REQUIRED WORK: Reproduce each of the rows below verbatim, with the images left out of the output.

RECORD EXTRACTS:
____

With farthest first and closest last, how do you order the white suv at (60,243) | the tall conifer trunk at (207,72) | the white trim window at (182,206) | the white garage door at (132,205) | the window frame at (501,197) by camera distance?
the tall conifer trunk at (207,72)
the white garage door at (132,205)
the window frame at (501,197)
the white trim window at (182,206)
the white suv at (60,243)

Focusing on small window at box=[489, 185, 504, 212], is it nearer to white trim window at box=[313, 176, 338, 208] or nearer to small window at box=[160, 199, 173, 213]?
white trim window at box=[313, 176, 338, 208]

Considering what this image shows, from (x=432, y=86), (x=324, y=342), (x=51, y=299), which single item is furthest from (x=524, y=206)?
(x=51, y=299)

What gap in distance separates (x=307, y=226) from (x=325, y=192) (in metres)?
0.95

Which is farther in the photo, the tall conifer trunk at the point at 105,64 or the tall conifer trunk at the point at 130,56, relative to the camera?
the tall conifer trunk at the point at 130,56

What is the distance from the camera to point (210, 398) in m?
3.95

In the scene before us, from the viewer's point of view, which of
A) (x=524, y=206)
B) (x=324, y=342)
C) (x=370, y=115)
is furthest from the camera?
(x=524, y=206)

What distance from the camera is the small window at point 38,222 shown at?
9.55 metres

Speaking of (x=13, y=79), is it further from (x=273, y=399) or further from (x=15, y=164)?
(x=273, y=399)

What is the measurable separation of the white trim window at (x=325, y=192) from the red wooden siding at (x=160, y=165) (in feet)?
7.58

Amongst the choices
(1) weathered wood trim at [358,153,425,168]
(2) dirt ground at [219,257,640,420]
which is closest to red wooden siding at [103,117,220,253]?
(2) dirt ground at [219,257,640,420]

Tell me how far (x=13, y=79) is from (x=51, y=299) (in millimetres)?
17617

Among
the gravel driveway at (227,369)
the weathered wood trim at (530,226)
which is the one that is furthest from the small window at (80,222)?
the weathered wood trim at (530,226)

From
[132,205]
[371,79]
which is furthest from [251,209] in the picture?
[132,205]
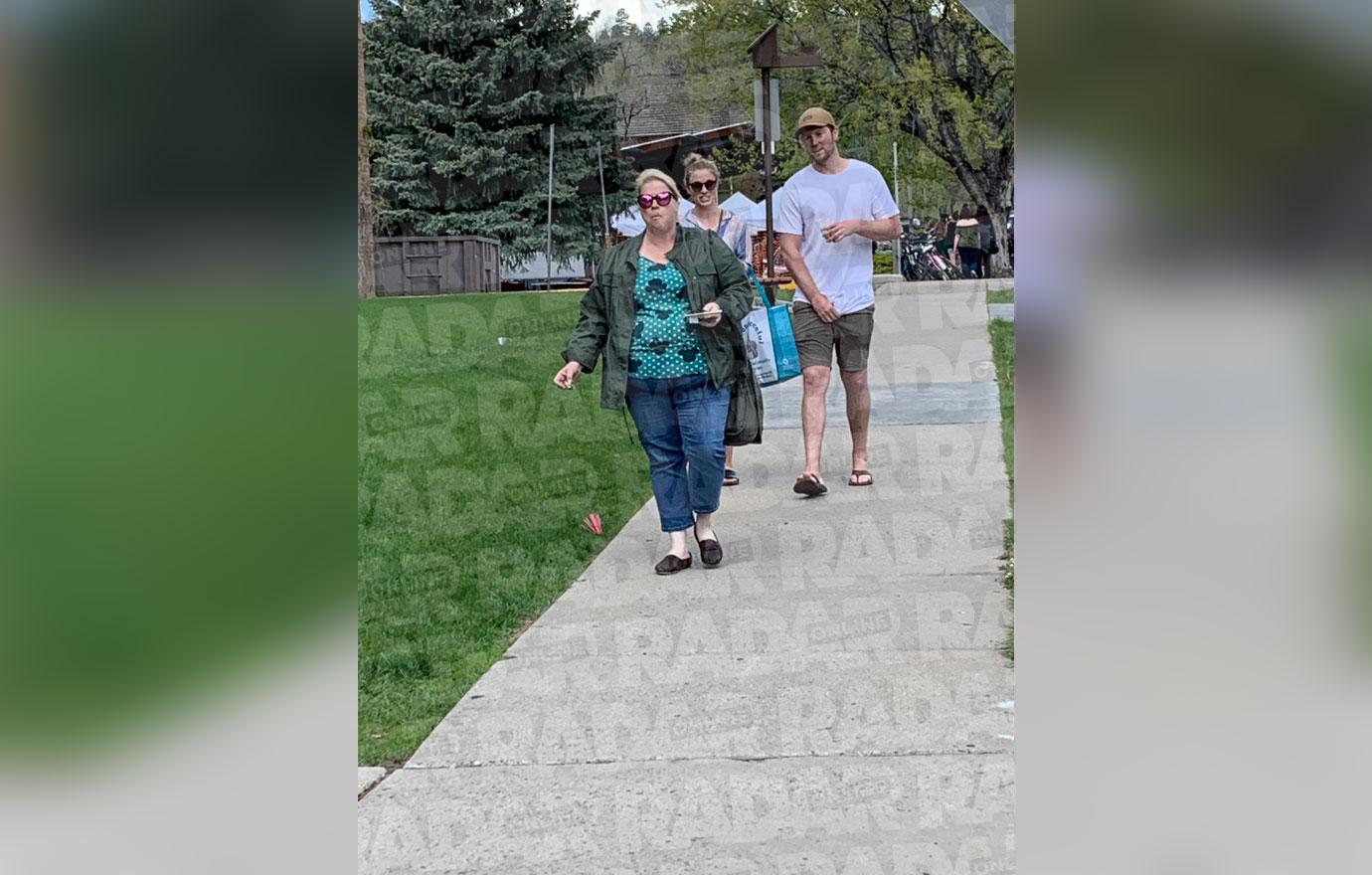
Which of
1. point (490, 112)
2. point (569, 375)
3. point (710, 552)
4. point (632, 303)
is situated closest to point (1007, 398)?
point (490, 112)

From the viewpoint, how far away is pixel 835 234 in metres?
6.94

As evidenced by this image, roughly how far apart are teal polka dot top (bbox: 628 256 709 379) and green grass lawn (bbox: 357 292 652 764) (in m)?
0.94

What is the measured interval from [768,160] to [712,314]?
163cm

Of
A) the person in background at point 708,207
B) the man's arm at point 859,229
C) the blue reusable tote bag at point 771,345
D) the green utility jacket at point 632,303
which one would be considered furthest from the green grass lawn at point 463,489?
the man's arm at point 859,229

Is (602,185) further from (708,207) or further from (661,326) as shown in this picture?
(661,326)

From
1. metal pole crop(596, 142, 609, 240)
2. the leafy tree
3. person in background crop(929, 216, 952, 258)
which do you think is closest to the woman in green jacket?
metal pole crop(596, 142, 609, 240)

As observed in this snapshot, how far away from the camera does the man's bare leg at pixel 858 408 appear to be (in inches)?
288

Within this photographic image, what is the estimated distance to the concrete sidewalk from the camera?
332 cm

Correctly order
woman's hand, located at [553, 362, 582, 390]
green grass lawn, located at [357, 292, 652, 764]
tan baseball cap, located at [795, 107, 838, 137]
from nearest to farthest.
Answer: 1. green grass lawn, located at [357, 292, 652, 764]
2. woman's hand, located at [553, 362, 582, 390]
3. tan baseball cap, located at [795, 107, 838, 137]

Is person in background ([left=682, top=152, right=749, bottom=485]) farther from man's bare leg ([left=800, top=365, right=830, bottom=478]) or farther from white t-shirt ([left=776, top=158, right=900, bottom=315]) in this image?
man's bare leg ([left=800, top=365, right=830, bottom=478])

____

RIGHT ANSWER:
With farthest first and closest last, how do you order the white suv at (60,243) | the tall conifer trunk at (207,72) | the white trim window at (182,206) | the white garage door at (132,205) | the window frame at (501,197) by camera distance?
the tall conifer trunk at (207,72)
the white garage door at (132,205)
the window frame at (501,197)
the white trim window at (182,206)
the white suv at (60,243)

Focusing on small window at box=[489, 185, 504, 212], is it nearer to white trim window at box=[313, 176, 338, 208] or nearer to small window at box=[160, 199, 173, 213]?
white trim window at box=[313, 176, 338, 208]

Considering what this image shows, from (x=432, y=86), (x=324, y=342), (x=51, y=299), which single item is furthest from (x=524, y=206)?
(x=51, y=299)

What gap in distance separates (x=307, y=226) from (x=325, y=192) (in metres)?
0.95

Which is farther in the photo, the tall conifer trunk at the point at 105,64 or the tall conifer trunk at the point at 130,56, relative to the camera?
the tall conifer trunk at the point at 130,56

What is the distance from the camera to point (210, 398) in m?
3.95

In the scene before us, from the viewer's point of view, which of
A) (x=524, y=206)
B) (x=324, y=342)
C) (x=370, y=115)
is furthest from the camera?
(x=524, y=206)

What distance from the camera is the small window at point 38,222 shown at?
9.55 metres

Speaking of (x=13, y=79), is it further from (x=273, y=399) or further from (x=15, y=164)?
(x=273, y=399)

What is the measurable separation of the white trim window at (x=325, y=192) from the red wooden siding at (x=160, y=165) (in feet)?
7.58

Amongst the choices
(1) weathered wood trim at [358,153,425,168]
(2) dirt ground at [219,257,640,420]
which is closest to red wooden siding at [103,117,220,253]?
(2) dirt ground at [219,257,640,420]

Tell me how far (x=13, y=79) is from (x=51, y=299) (in millimetres)?
17617

Among
the gravel driveway at (227,369)
the weathered wood trim at (530,226)
which is the one that is furthest from the small window at (80,222)?
the weathered wood trim at (530,226)

From
[132,205]
[371,79]
which is furthest from [251,209] in the picture?
[132,205]
Which of
1. point (490, 112)
2. point (569, 375)
3. point (710, 552)
4. point (632, 303)
is situated closest to point (1007, 398)?
point (490, 112)

From the viewpoint, how far away is pixel 835 234 in metres?
6.94

As evidenced by this image, roughly how far apart are teal polka dot top (bbox: 628 256 709 379) and green grass lawn (bbox: 357 292 652 764) (in m)?
0.94

What is the measured interval from [768,160] to [712,314]?
163cm

Of
A) the person in background at point 708,207
B) the man's arm at point 859,229
C) the blue reusable tote bag at point 771,345
D) the green utility jacket at point 632,303
which one would be considered furthest from the green grass lawn at point 463,489?
the man's arm at point 859,229

Is (602,185) further from (708,207) or further from (661,326) as shown in this picture?
(661,326)

From
1. metal pole crop(596, 142, 609, 240)
2. the leafy tree
3. person in background crop(929, 216, 952, 258)
which do you think is closest to the woman in green jacket?
metal pole crop(596, 142, 609, 240)

As observed in this snapshot, how far away from the camera does the man's bare leg at pixel 858 408 appear to be (in inches)?
288

Within this photographic image, what is the estimated distance to the concrete sidewalk from the camera?
332 cm

Correctly order
woman's hand, located at [553, 362, 582, 390]
green grass lawn, located at [357, 292, 652, 764]
tan baseball cap, located at [795, 107, 838, 137]
from nearest to farthest.
Answer: 1. green grass lawn, located at [357, 292, 652, 764]
2. woman's hand, located at [553, 362, 582, 390]
3. tan baseball cap, located at [795, 107, 838, 137]

Is person in background ([left=682, top=152, right=749, bottom=485]) farther from man's bare leg ([left=800, top=365, right=830, bottom=478]) or farther from white t-shirt ([left=776, top=158, right=900, bottom=315]) in this image?
man's bare leg ([left=800, top=365, right=830, bottom=478])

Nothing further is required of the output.